A party is permitted to present testimony, once a proper foundation has been laid, that a “key opposing witness” has a bad reputation in the community for truth and veracity (People v Pavao, 59 NY2d 282, 290 [1983]; see People v Hanley, 5 NY3d 108, 112 [2005]; People v Fernandez, 74 AD3d 1379 [2010], lv granted 15 NY3d 780 [2010]; cf. People v Hinksman, 192 NY 421, 432 [1908]). To lay a foundation for such reputation testimony, the offering party must establish that the impeaching witness knows the opposing witness’s general reputation for truth and veracity (see Carlson v Winterson, 147 NY 652, 655-656 [1895]; People v Fernandez, 74 AD3d at 1380-1381; People v Rosario, 298 AD2d 244, 244-245 [2002]; People v Carlo, 46 AD2d 764, 765 [1974]; cf. People v O’Regan, 221 App Div 331, 335-336 [1927]; see generally Fisch on New York Evidence § 454, at 294 [2d ed]; Prince, Richardson on Evidence § 6-402, at 386 [Farrell 11th ed]). Once the proper foundation has been laid, the impeaching witness is permitted to testify as to that reputation, but the evidence is strictly limited to the reputation for truth and veracity, and may not address the general reputation of the impeached witness’s character (cf. People v Bouton, 50 NY2d *1266130, 139 [1980]; see generally Barker and Alexander, Evidence in New York State and Federal Courts § 6:56, at 588 [5 West’s NY Prac Series 2001]).

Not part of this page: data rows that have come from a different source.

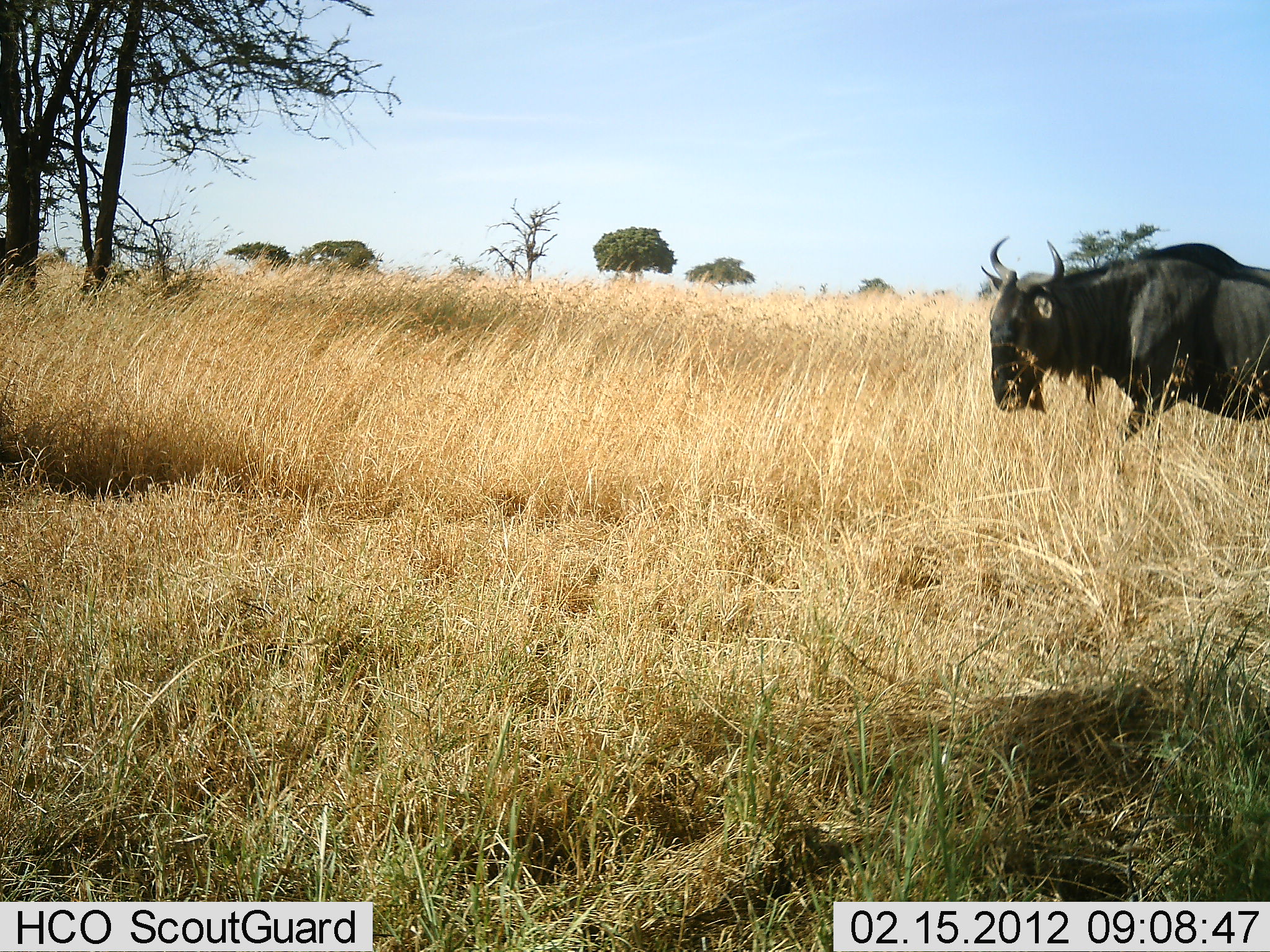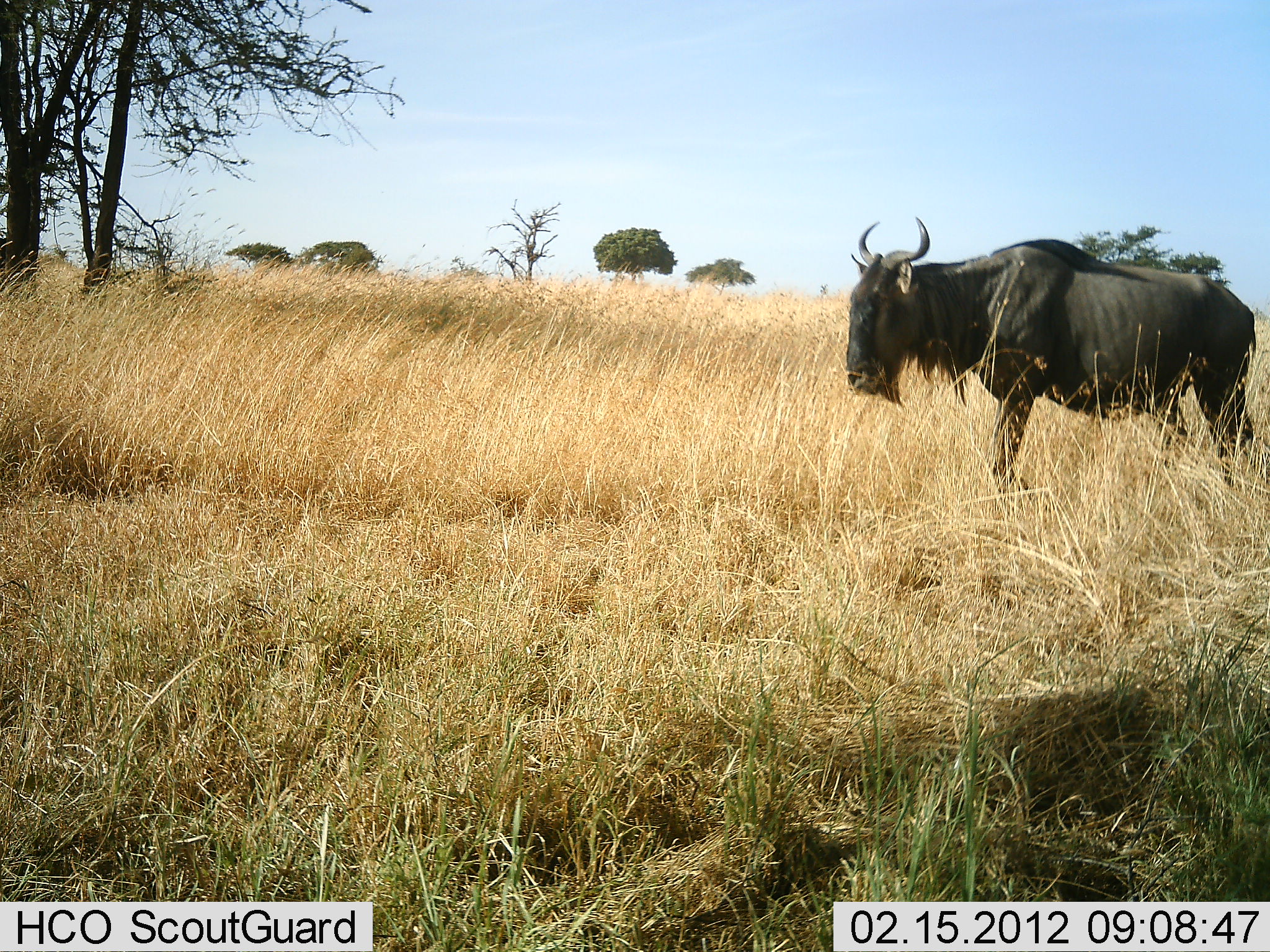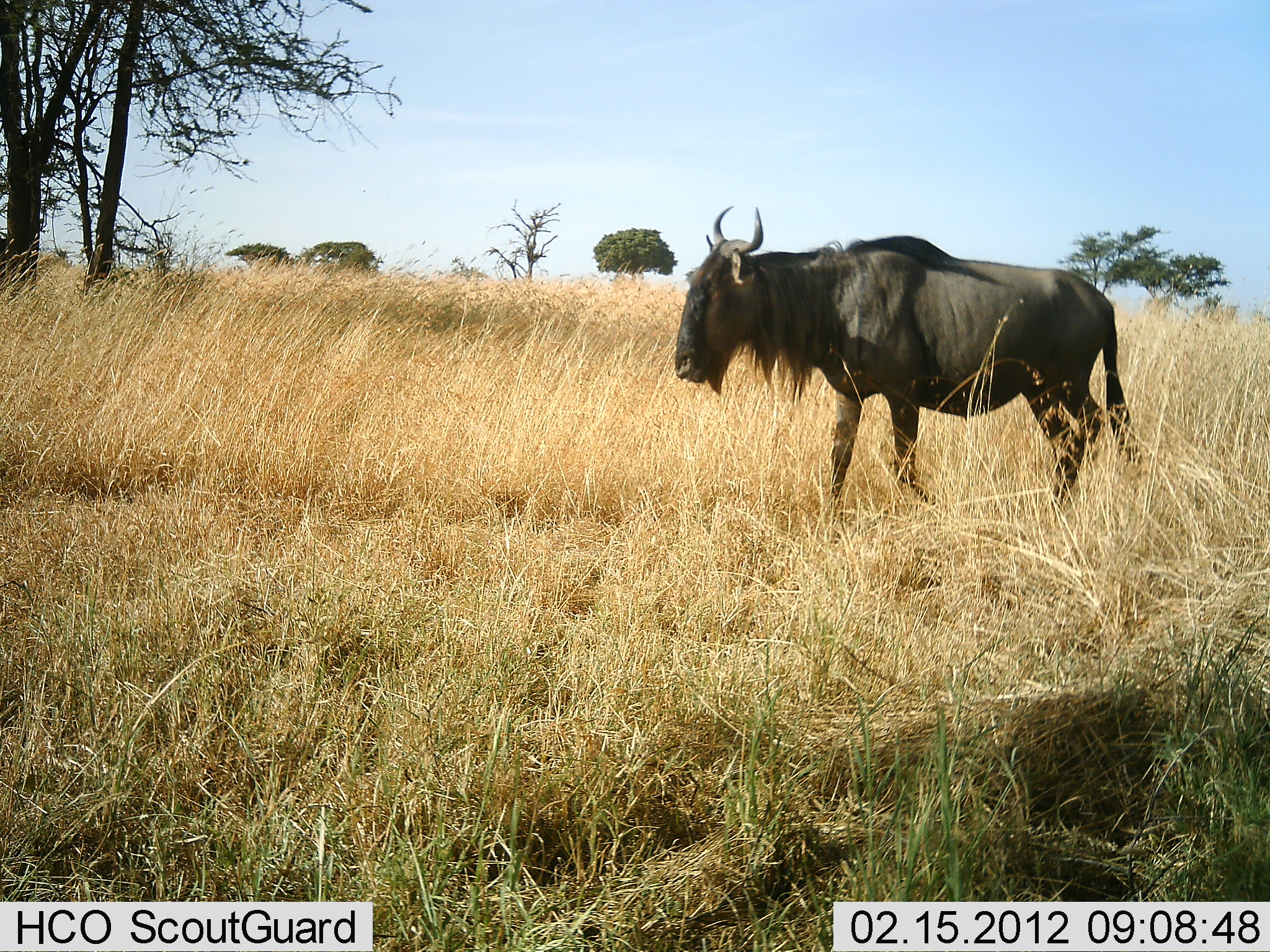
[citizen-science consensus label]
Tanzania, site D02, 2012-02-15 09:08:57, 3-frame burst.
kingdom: Animalia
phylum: Chordata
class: Mammalia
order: Artiodactyla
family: Bovidae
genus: Connochaetes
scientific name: Connochaetes taurinus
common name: blue wildebeest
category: wildebeest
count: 1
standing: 15%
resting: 0%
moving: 89%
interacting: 0%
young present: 0%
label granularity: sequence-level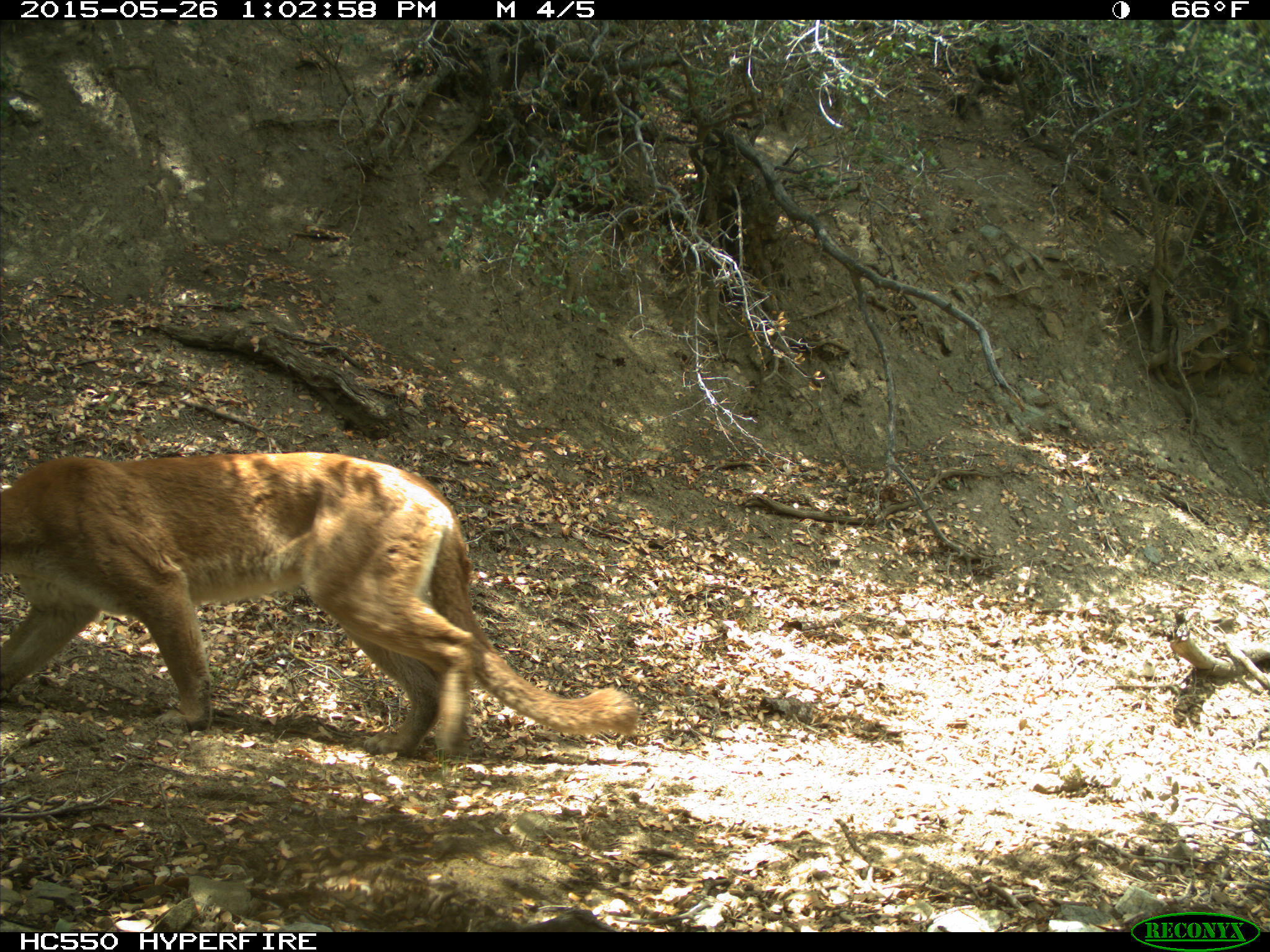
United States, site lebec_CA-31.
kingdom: Animalia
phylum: Chordata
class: Mammalia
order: Carnivora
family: Felidae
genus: Puma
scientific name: Puma concolor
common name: mountain lion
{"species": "Puma concolor (mountain lion)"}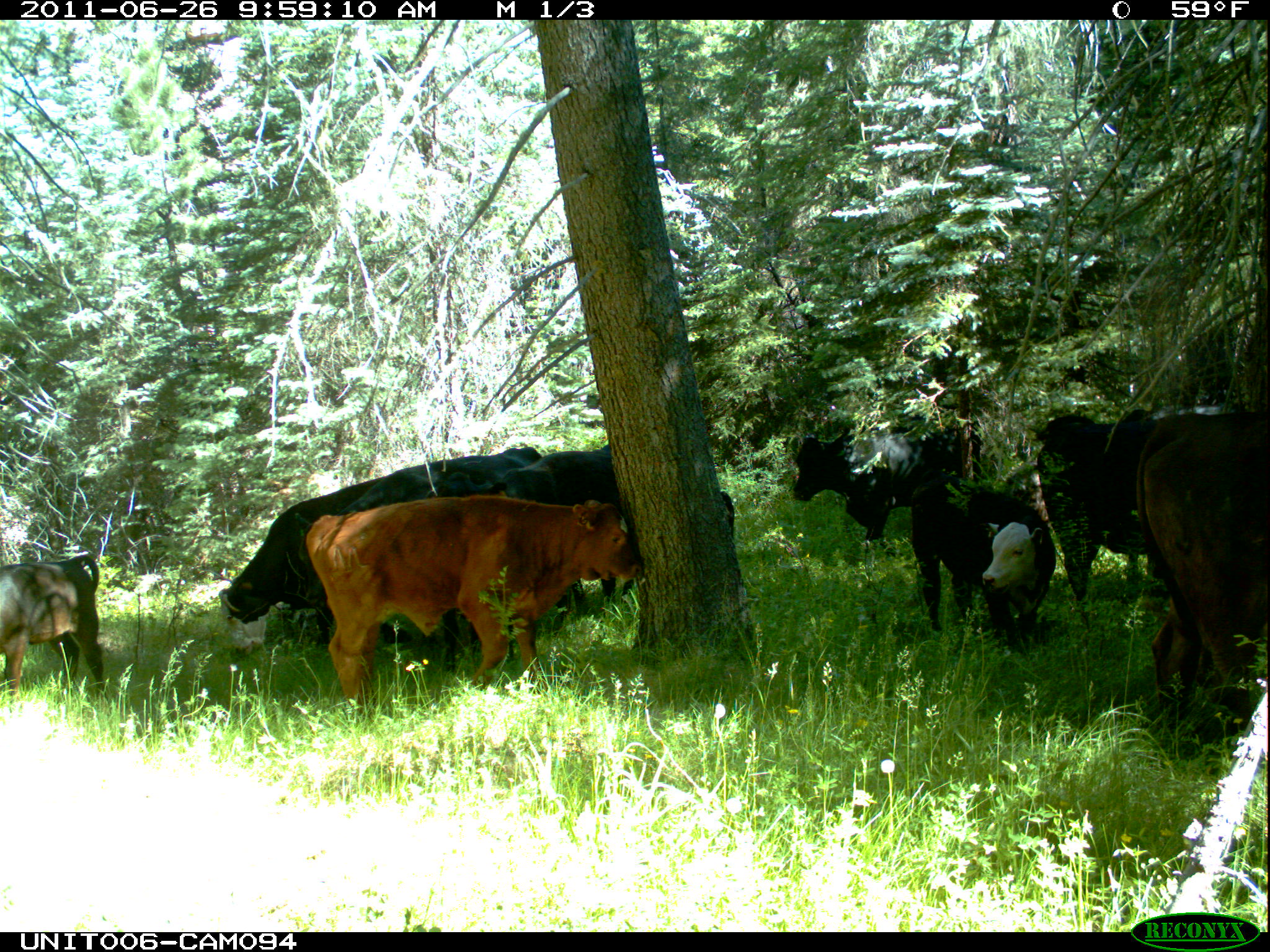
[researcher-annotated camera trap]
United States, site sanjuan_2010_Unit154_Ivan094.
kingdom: Animalia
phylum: Chordata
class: Mammalia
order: Artiodactyla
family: Bovidae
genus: Bos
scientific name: Bos taurus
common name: domestic cow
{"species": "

Here, the Supreme Court permitted the defendant to lay an adequate foundation as to the father’s knowledge of his son’s reputation in the community for truth and veracity, and the basis of that knowledge. The father was permitted to testify that he had, after his wife left the family, raised his son as a single parent, taught at the high school his son attended, and continued to live in the community where he had raised his son. Further, the father was permitted to testify that he knew of his son’s reputation in the community for truth and veracity. In addition, as to the substance of that reputation, the father was permitted to testify that it was “exceedingly bad.”

The defendant’s remaining contention is without merit. Skelos, J.P, Balkin, Dickerson and Leventhal, JJ., concur.